An academic who has studied Cuba for decades, William LeoGrande of American University, said the pattern of seeking regime change in response to external pressure is likely to be driving new incursions into Cuban waters. He also tied the moment to what he said the Trump administration is publicly signaling about Cuba’s stability. LeoGrande pointed to a conference at Florida International University in Miami titled “Cuba: The Day After Tomorrow,” which a release described as focused on possibilities for a “national refoundation following a political transition.”

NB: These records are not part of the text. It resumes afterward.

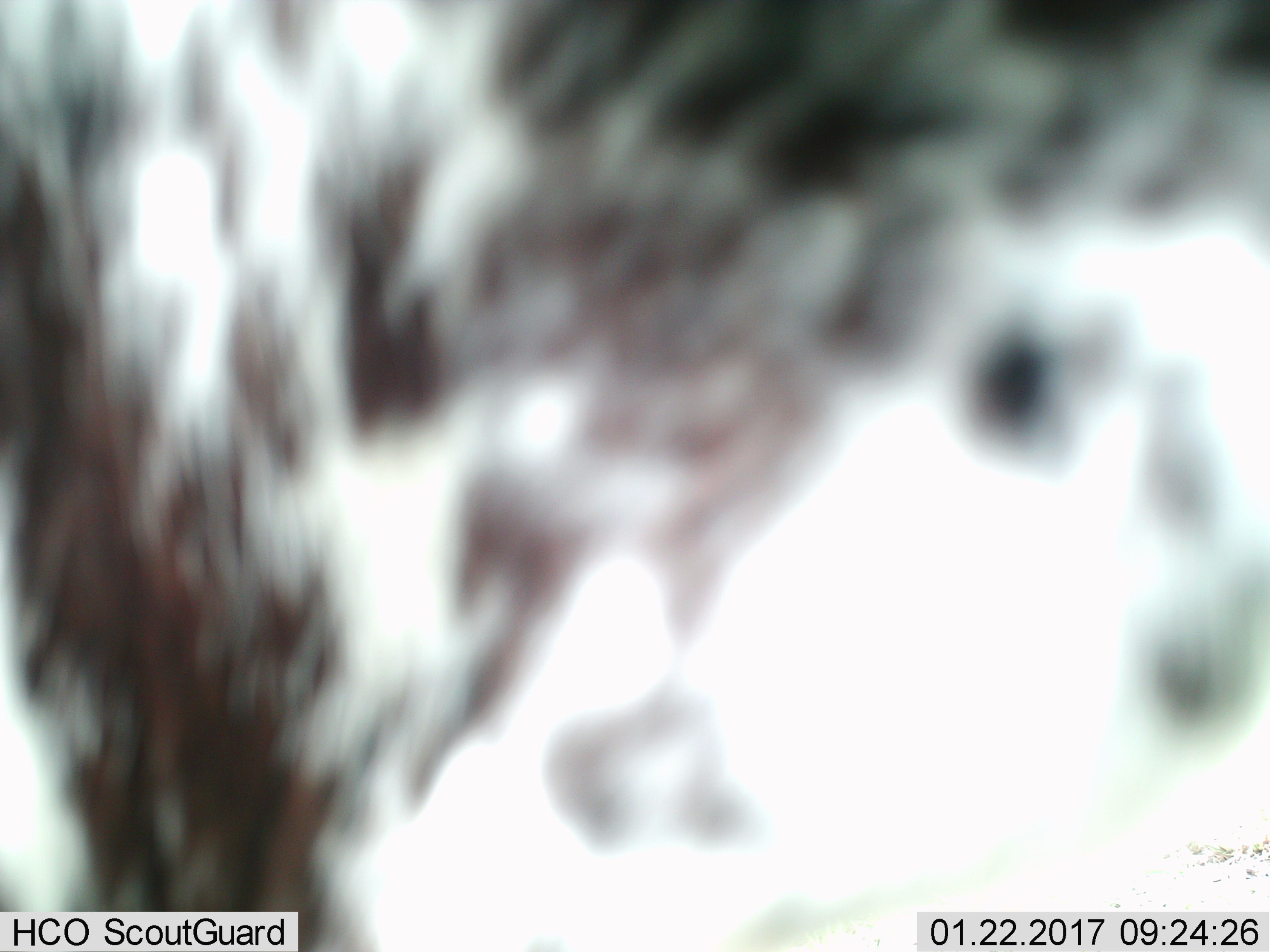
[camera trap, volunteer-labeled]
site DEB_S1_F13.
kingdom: Animalia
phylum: Chordata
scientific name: Vertebrata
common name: domestic animal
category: domesticanimal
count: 1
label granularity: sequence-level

Among Cuban exiles in Miami, some said they were skeptical of Cuba’s initial depiction. Emilio Izquierdo, who spent two years jailed in Cuba before arriving in the United States in 1980, said it was more believable, he said, that foreign agents could have infiltrated Miami’s Cuban exile community and tricked opponents into risking their lives on what he called a suicide mission. Izquierdo said, “Nobody with a 25-foot speedboat tries to overthrow a government,” and he also described the timing—when U.S.-Cuba tensions were, in his view, at their highest in decades—as suspicious.

Izquierdo’s doubts extended to the credibility of Cuba’s framing of the incident, while another exiled activist and leader of Movimiento Democracia, Ramón Saul Sanchez, told the Associated Press he suspects the Cuban government knew in advance that the speedboat was planning to approach. Reporting from Florida also said Conrado Galindo Sariol was identified as a former political prisoner in a 2025 interview with Martí Noticias, a U.S.-based news site that has called for a change of government in Cuba.